The rapid development of Ultra-Violet Induced Fluorescence (UV-LIF) instruments such as the Wideband Integrated Bioaerosol Sensor (WIBS) – and others for atmospheric sampling has allowed for the collection of increasingly large datasets. It is therefore imperative to evaluate the performance of different algorithms for differentiating between Bacteria, Fungal Spores and Pollen for a wide range of aerobiology applications.
We apply Hierarchical Cluster Analysis (HCA), an unsupervised method and Gradient Boosting (GB), a supervised method, to two randomly generated datasets; a dataset consisting of five PSLs and a dataset with a variety of laboratory generated aerosol.
A possible limitation of the Calinski-Harabasz (CH) index for cluster selection is highlighted. We see that when attempting to analyse clusters which are sufficiently different in size the index frequently makes an incorrect conclusion as to the number of clusters. For bioaerosol, where we might expect the concentrations of bacteria to be much larger than fungal spores and pollen this is an important limitation that needs to be circumvented in future analysis.
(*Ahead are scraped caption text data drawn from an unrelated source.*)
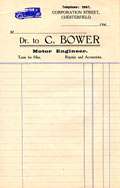 C. Bower letterhead no.2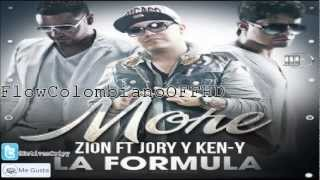 More (CON LETRA) - Zion Ft Jory & Ken-Y [Audio Nueva Canción] [La Formula 2012] (ORIGINAL)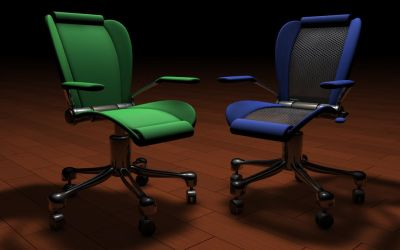 Office Chairs by At0mArt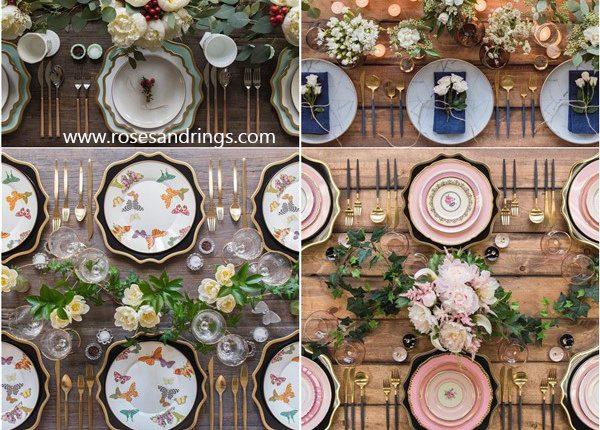 Wedding Reception Table Setting Decoration Ideas from Casadeperrin 3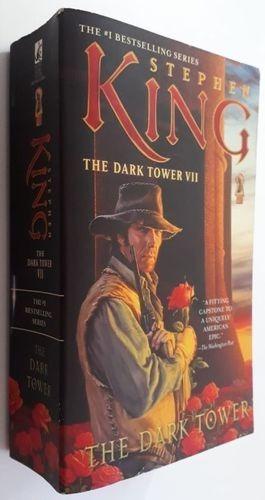 The Dark Tower (the Dark Tower Vii) Stephen King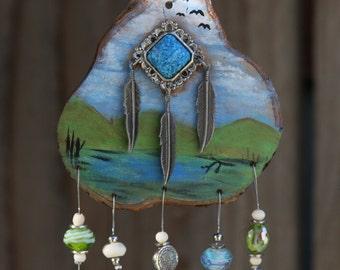 Wind-Chime Suncatcher Hand painted Landscape on Osage Orange Hardwood Green and Blue glass faceted beaded polished aluminum chimes
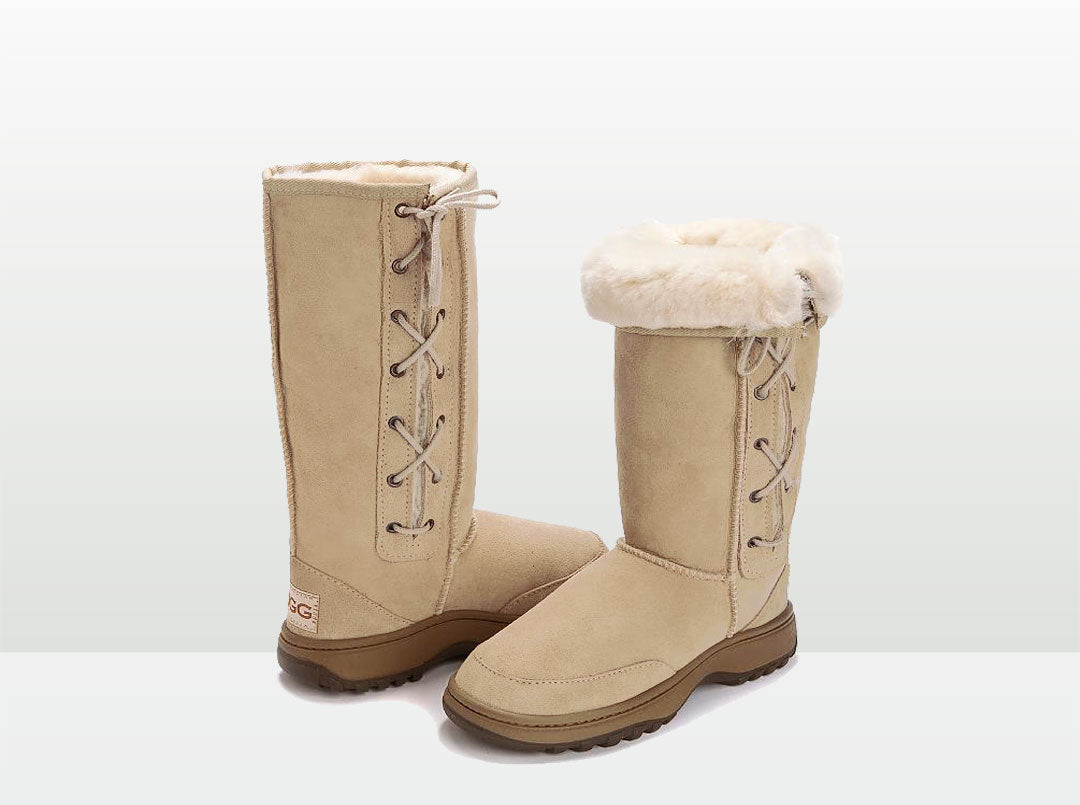 Adults Sand Lace Up Tall Ugg Boot with Outdoor Sole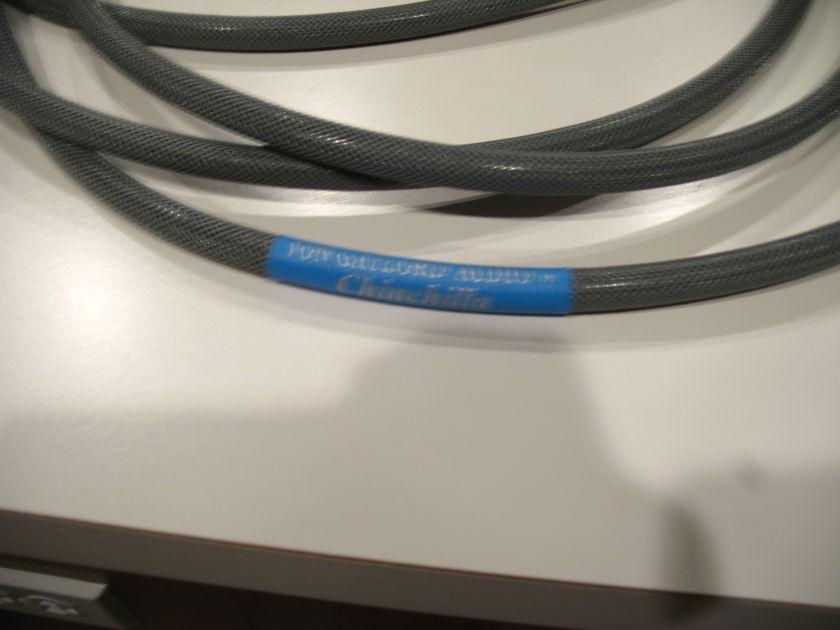 Von Gaylord Chinchilla Interconnect RCA 2 meters  $550!!
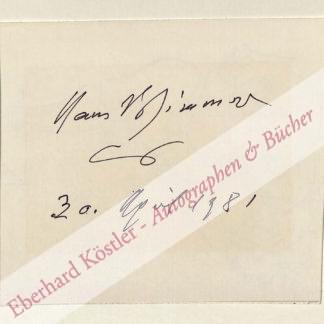 Wimmer, Hans, Bildhauer (1907-1992).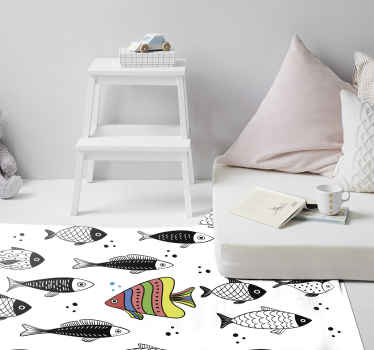 A fantastic designed bedroom special vinyl rug with colorful fishes in a counter flow. It is easy to use and maintain and also of high quality.
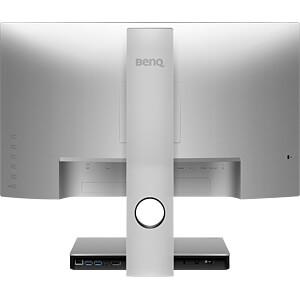 69cm Monitor, Lautsprecher, Pivot, EEK A BENQ 9H.LG2LA.TSE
We also see that common Aspen and Poplar Pollen samples, for example, could not effectively be differentiated from others, such as puffball samples, using GB. It is unclear whether this will be the case for other pollen samples. In the future more data will need to be collected, preferably with higher spectral resolution, to determine whether this issue will persist for a variety of samples.
Overall, GB yields correct classification of 99.0% and 94.4% for the PSLs and the laboratory generated aerosol respectively.